Self-Concept and Self-Esteem
Components of Self-Esteem
Self-concept is the full set of beliefs you hold about yourself and your attributes. It's the broader category. Self-esteem is one piece of self-concept: it's your overall positive or negative evaluation of yourself.
Self-esteem operates on two levels:
- Global self-worth is your general feeling of being satisfied with who you are and viewing yourself as a good person.
- Domain-specific self-esteem involves how you evaluate yourself in particular areas, such as academics, social relationships, or physical appearance. A child might feel confident in math but insecure about friendships.
During middle childhood, kids increasingly rely on social comparison, which means evaluating their own abilities, opinions, and traits by measuring them against those of classmates, siblings, and friends. This is a big shift from early childhood, where self-evaluations tend to be unrealistically positive. Now, kids start to see where they actually stand relative to peers, which makes their self-esteem more grounded but also more vulnerable.

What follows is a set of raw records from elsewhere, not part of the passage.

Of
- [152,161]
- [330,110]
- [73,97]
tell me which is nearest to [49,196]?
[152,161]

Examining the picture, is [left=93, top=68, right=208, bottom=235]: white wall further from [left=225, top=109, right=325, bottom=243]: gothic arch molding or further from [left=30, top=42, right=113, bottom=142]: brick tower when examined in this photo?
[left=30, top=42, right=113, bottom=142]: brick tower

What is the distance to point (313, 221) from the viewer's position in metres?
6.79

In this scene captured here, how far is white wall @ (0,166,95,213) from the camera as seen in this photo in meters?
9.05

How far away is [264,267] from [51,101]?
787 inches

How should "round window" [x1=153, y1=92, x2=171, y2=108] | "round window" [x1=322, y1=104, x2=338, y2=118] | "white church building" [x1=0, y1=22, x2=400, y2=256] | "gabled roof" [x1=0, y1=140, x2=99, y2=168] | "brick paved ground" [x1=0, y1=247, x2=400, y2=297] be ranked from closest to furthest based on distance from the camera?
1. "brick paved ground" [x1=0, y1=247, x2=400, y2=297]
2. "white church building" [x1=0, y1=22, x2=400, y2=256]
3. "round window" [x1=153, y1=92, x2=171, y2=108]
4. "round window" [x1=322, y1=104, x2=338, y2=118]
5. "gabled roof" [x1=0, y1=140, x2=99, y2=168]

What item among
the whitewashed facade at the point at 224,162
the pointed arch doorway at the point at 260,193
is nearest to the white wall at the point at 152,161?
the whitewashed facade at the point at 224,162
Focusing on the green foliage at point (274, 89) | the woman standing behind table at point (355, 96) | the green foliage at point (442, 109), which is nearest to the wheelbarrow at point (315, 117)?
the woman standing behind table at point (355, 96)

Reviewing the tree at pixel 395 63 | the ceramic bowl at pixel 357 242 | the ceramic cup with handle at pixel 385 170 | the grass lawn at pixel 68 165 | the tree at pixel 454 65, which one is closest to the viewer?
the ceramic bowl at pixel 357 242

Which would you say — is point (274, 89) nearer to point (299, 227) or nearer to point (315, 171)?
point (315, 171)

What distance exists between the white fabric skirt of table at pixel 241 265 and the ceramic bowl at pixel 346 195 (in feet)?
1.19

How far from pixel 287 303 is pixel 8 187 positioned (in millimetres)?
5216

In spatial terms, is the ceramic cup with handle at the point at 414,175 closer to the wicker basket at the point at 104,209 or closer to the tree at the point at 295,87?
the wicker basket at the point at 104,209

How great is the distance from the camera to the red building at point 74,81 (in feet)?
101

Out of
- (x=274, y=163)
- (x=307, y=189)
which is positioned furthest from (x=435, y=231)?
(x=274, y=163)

Development of Self-Esteem in Middle Childhood
Children's self-esteem becomes more stable and realistic during this period. Their growing cognitive abilities let them consider multiple aspects of themselves at the same time, rather than thinking in all-or-nothing terms ("I'm great at everything" vs. "I'm bad at everything").
Parenting style plays a significant role:
- Authoritative parenting (warm, responsive, and sets clear expectations) is associated with higher self-esteem. These parents validate the child's feelings while still holding standards.
- Authoritarian parenting (cold, unresponsive, and rigidly demanding) is associated with lower self-esteem. Children in these households often feel their worth depends entirely on obedience or performance.
Beyond the home, positive social interactions with peers and success in academics or extracurricular activities contribute to higher self-esteem. On the flip side, experiences like bullying, academic struggles, and social rejection can erode it.

Self-Efficacy and Mastery
Understanding Self-Efficacy
Self-efficacy is your belief in your own capacity to carry out the behaviors needed to achieve a specific goal. Where self-esteem asks "Am I a good person?", self-efficacy asks "Can I do this particular thing?"
Albert Bandura identified four sources of self-efficacy, ranked from most to least powerful:
- Mastery experiences are the strongest source. When a child succeeds at a challenging task, they build direct evidence that they're capable. For example, a child who struggles with long division but eventually gets it right develops real confidence in that skill.
- Vicarious experiences come from watching others succeed. Seeing a peer solve a tough problem shows the child that success is possible for someone like them.
- Verbal persuasion includes encouragement and support from parents, teachers, or coaches. Hearing "You can handle this" helps, though it's less powerful than actual success.
- Physiological and emotional states also matter. High stress or anxiety can lower self-efficacy because the child interprets their nervousness as a sign they can't cope. Feeling calm and energized has the opposite effect.
Locus of Control and Mastery Orientation
Locus of control refers to how much you believe you can control the events that affect you.
- Internal locus of control: "My own actions determine what happens to me." A child who thinks studying harder will raise their grade has an internal locus.
- External locus of control: "Outside forces like luck, fate, or other people determine what happens." A child who thinks grades depend on whether the teacher likes them has an external locus.
Mastery orientation is the belief that effort and practice can improve your abilities and lead to success. This connects closely to internal locus of control. Children who hold both beliefs are more likely to persist through challenges and, over time, develop stronger self-efficacy.
Parents and teachers can foster a mastery orientation in concrete ways:
- Praise effort and improvement ("You worked really hard on that") rather than innate ability ("You're so smart"). Research shows ability-focused praise can actually backfire, making kids afraid to try hard things for fear of losing their "smart" label.
- Provide opportunities for children to make mistakes and learn from them, rather than shielding them from failure.